A possible example can be seen in file graphxlib.c in the declaration of function rawImage:

static XImage *rawImage (char *data, int w, int h, int len)

not checking return code of common system calls

call such as printf, fprintf, sprintf etc. all return a return code which is rarely checked, this is certainly true of acedb code. We should decide if this is to be continued and documented as a hole in the code or rectified.

use of sprintf/vsprintf

there are a number of places in acecb code where sprintf or vsprintf are used to write data into a buffer. Unfortunately there is no way of knowing in advance how much data will be written nor can the amount of data written be controlled. This produces the real danger that the buffer will overflow. The messprintf code has been altered to handle this as well as possible, there is also a new call in some libc versions called snprintf which will only print out up to the requested number of bytes. When this call becomes more widely available it will be included in the code. (perhaps we should #ifdef this in for operating systems that support this new call ??)

Makefiles

The following discussion talks about the directory structure for each individual developer, this is NOT a shared directory structure.

Currently the makefiles allow a user to log onto different machines (Sun, HP etc), type 'make' and have the make run and put its results into a machine specific directory. There are still some improvements to be made:

The directory hierachy has been substantially reorganised/renamed so that directory names reflect the purpose of the code within them but there is still some work to do.
The private header files for a package should be kept in the same directory as the code files for the package, the public header files for the package can go in the common wh directory. This work is mostly done but many source files do not correctly specify the acedb header files as either <wh/header.h> for public headers or as <wpackage/header.h> for private headers.
We should consider altering the make files to allow compilation from within that directory, at the very least it should be possible to say something like 'make fmapcontrol.o' and just compile a single object file. The makefile at the bottom of the tree will allow a developer to type 'make' and have the entire the development tree remake itself. This bottom level makefile will also ensure that the code is built in the correct order (libraries first, applications next).
Dependencies still need a lot of work so that code is correctly recompiled (we can also use the makedepend tool to help with this).
extra targets such as 'clean' and 'install' need tidying up,

acedb directories

acedb applications expect databases that they are run against to have a standard directory tree format, e.g. given a database directory of "cgc" then "cgc/database" will contain the actual database files, "cgc/wspec" will contain the files describing the format of the database files etc. etc. Unfortunately this database tree structure is scattered across the code as individual strings embedded in routines (e.g. "wspec"). This seems like encapsulation but in fact means that to alter or see the directory structure (or debug errors such as not being able find help pages) is very difficult. The directory structure should be encapsulated in one file (perhaps an include file) so it can be easily altered or inspected. If encapsulation of say the spec reading routines is desired then they should be initialised with the path to the spec files.
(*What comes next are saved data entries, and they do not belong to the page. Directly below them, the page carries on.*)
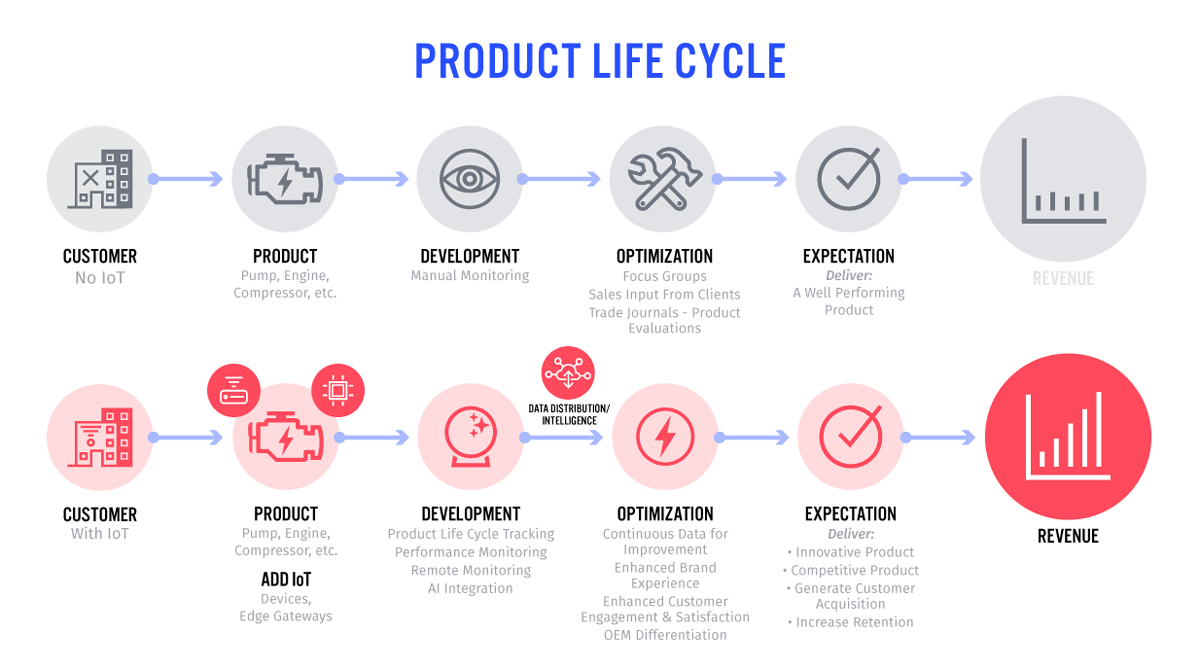 PRODUCT LIFE CYCLE

CUSTOMER
No IoT

PRODUCT
Pump, Engine, Compressor, etc.

DEVELOPMENT
Manual Monitoring

OPTIMIZATION
Focus Groups
Sales Input From Clients
Trade Journals - Product Evaluations

EXPECTATION
Deliver:
A Well Performing Product

REVENUE

CUSTOMER
With IoT

PRODUCT
Pump, Engine, Compressor, etc.

ADD IoT
Devices, Edge Gateways

DEVELOPMENT
Product Life Cycle Tracking
Performance Monitoring
Remote Monitoring
AI Integration

DATA DISTRIBUTION/ INTELLIGENCE

OPTIMIZATION
Continuous Data for Improvement
Enhanced Brand Experience
Enhanced Customer Engagement & Satisfaction
OEM Differentiation

EXPECTATION
Deliver:
• Innovative Product
• Competitive Product
• Generate Customer Acquisition
• Increase Retention

REVENUE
Note that this spreading of directory names across the code has also lead to a duplication of code to find the database directory and hence the required subdirectory to several places in the code. Clearly there should be one place in any application where the database directory is found and after that individual subdirectories will be identified from this. (This was clearly the intent in help.c which has a helpInit function which is supposed to initialise a static variable to point forever at the directory where the help is to be found. This does not happen in fact and help.c did not find its help files correctly until recently.